On Tue, Apr 30, 2013 at 9:01 PM, Bryan Keller <[EMAIL PROTECTED]> wrote:

> I have been attempting to speed up my HBase map-reduce scans for a while
> now. I have tried just about everything without much luck. I'm running out
> of ideas and was hoping for some suggestions. This is HBase 0.94.2 and
> Hadoop 2.0.0 (CDH4.2.1).
>
> The table I'm scanning:
> 20 mil rows
> Hundreds of columns/row
> Column keys can be 30-40 bytes
> Column values are generally not large, 1k would be on the large side
> 250 regions
> Snappy compression
> 8gb region size
> 512mb memstore flush
> 128k block size
> 700gb of data on HDFS
>
> My cluster has 8 datanodes which are also regionservers. Each has 8 cores
> (16 HT), 64gb RAM, and 2 SSDs. The network is 10gbit. I have a separate
> machine acting as namenode, HMaster, and zookeeper (single instance). I
> have disk local reads turned on.
>
> I'm seeing around 5 gbit/sec on average network IO. Each disk is getting
> 400mb/sec read IO. Theoretically I could get 400mb/sec * 16 = 6.4gb/sec.
>
> Using Hadoop's TestDFSIO tool, I'm seeing around 1.4gb/sec read speed. Not
> really that great compared to the theoretical I/O. However this is far
> better than I am seeing with HBase map-reduce scans of my table.
>
> I have a simple no-op map-only job (using TableInputFormat) that scans the
> table and does nothing with data. This takes 45 minutes. That's about
> 260mb/sec read speed. This is over 5x slower than straight HDFS.

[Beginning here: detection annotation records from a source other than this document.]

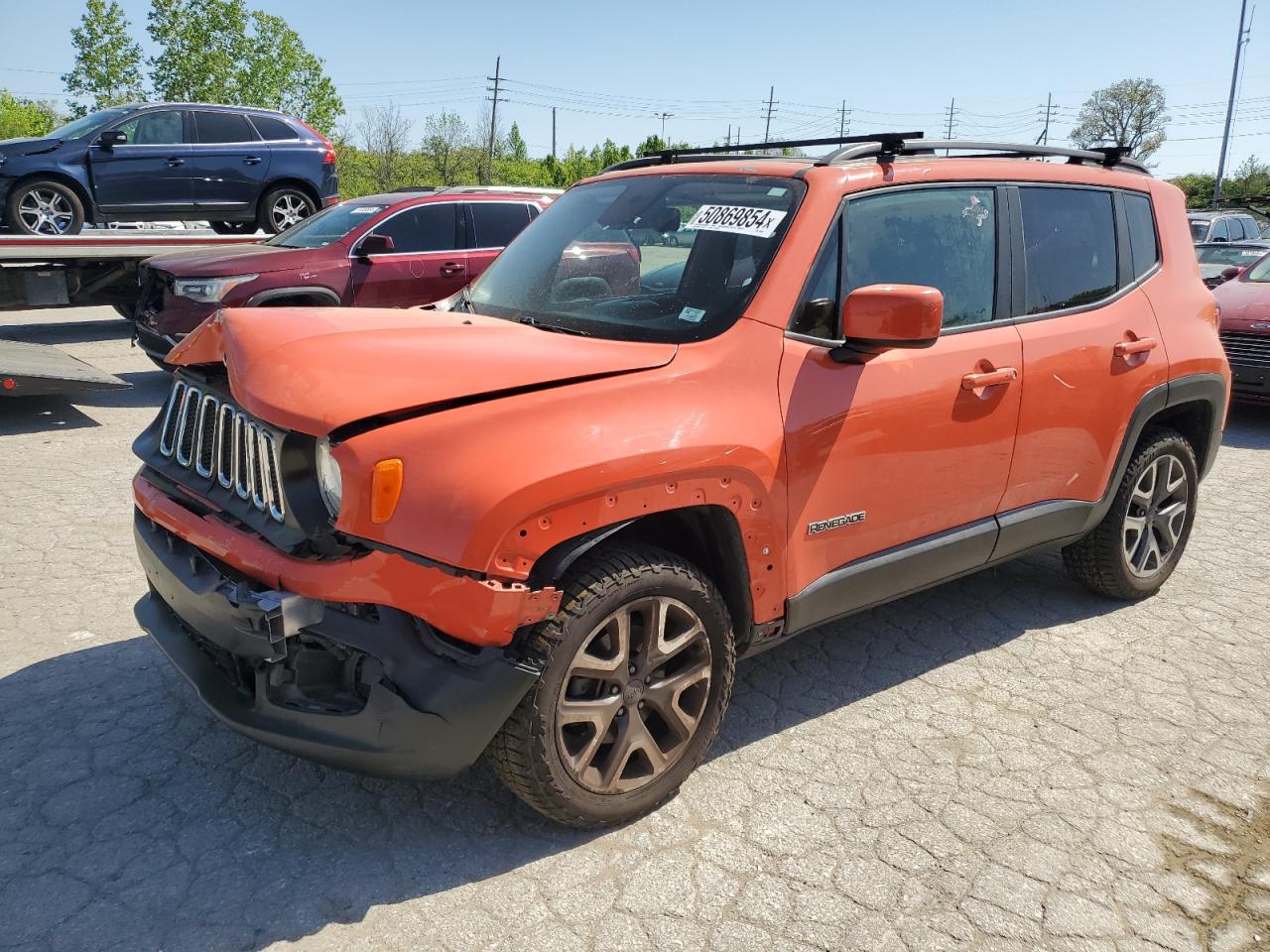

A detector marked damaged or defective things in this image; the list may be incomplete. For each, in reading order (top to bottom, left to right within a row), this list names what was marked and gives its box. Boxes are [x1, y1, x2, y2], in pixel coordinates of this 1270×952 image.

crumpled hood [0, 135, 62, 157]
blue damaged suv [0, 102, 337, 237]
crumpled hood [143, 242, 309, 275]
crumpled hood [1208, 279, 1270, 327]
crumpled hood [176, 306, 686, 438]
cracked asphalt pavement [2, 306, 1270, 952]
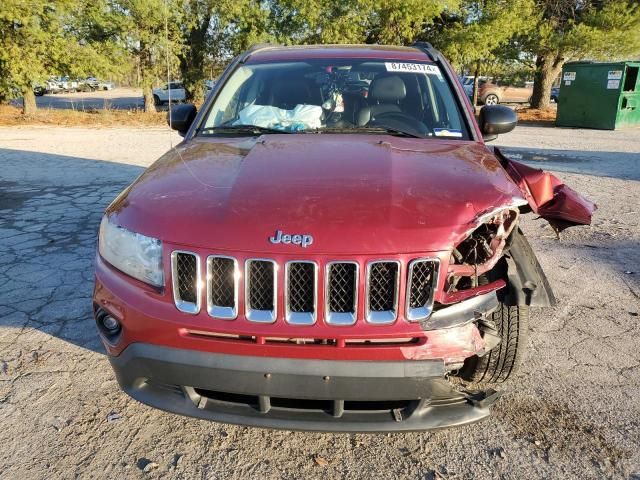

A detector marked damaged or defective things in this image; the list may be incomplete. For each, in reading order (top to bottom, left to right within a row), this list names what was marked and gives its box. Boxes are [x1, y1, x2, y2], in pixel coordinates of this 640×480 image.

crumpled front bumper [110, 344, 500, 434]
damaged red jeep [91, 44, 596, 432]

>  Basically, with HBase I'm seeing read performance of my 16 SSD cluster
> performing nearly 35% slower than a single SSD.
>
> Here are some things I have changed to no avail:
> Scan caching values
> HDFS block sizes
> HBase block sizes
> Region file sizes
> Memory settings
> GC settings
> Number of mappers/node
> Compressed vs not compressed
>
> One thing I notice is that the regionserver is using quite a bit of CPU
> during the map reduce job. When dumping the jstack of the process, it seems
> like it is usually in some type of memory allocation or decompression
> routine which didn't seem abnormal.
>
> I can't seem to pinpoint the bottleneck. CPU use by the regionserver is
> high but not maxed out. Disk I/O and network I/O are low, IO wait is low.
> I'm on the verge of just writing the dataset out to sequence files once a
> day for scan purposes. Is that what others are doing?